— TASK STATEMENT —
Present as a numbered list the lines between the one holding "Is yellow-white petal" and the one holding "Answer: yellow-white petal", inclusive, leaving out any blank lines.

— DATA ROWS —
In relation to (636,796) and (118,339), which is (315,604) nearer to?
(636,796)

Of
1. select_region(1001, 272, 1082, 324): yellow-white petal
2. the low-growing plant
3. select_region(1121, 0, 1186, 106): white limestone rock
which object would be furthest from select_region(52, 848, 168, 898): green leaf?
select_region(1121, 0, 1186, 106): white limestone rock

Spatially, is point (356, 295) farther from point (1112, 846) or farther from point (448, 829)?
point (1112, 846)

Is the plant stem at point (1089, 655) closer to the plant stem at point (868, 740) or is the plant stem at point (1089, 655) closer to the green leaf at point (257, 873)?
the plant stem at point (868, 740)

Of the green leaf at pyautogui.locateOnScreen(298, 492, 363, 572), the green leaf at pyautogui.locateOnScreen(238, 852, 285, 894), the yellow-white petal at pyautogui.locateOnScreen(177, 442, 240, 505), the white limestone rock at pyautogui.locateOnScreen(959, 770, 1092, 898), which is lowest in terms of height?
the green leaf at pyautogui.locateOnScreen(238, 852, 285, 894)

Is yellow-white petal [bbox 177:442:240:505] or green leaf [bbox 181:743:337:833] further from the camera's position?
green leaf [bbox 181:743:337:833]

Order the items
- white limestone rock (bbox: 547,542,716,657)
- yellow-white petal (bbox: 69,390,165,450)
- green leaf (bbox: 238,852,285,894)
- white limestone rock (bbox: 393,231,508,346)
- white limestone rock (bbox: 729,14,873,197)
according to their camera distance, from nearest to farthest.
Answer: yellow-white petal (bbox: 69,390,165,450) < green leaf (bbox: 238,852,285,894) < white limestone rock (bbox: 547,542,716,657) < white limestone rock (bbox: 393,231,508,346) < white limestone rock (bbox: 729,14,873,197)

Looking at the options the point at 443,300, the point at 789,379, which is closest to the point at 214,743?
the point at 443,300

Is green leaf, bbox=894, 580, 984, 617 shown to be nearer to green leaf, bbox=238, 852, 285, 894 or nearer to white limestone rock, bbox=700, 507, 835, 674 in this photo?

— SOLUTION BELOW —
1. Is yellow-white petal [bbox 177:442:240:505] or green leaf [bbox 181:743:337:833] further from the camera's position?
2. green leaf [bbox 181:743:337:833]
3. Order the items
4. - white limestone rock (bbox: 547,542,716,657)
5. - yellow-white petal (bbox: 69,390,165,450)
6. - green leaf (bbox: 238,852,285,894)
7. - white limestone rock (bbox: 393,231,508,346)
8. - white limestone rock (bbox: 729,14,873,197)
9. according to their camera distance, from nearest to farthest.
10. Answer: yellow-white petal (bbox: 69,390,165,450) < green leaf (bbox: 238,852,285,894) < white limestone rock (bbox: 547,542,716,657) < white limestone rock (bbox: 393,231,508,346) < white limestone rock (bbox: 729,14,873,197)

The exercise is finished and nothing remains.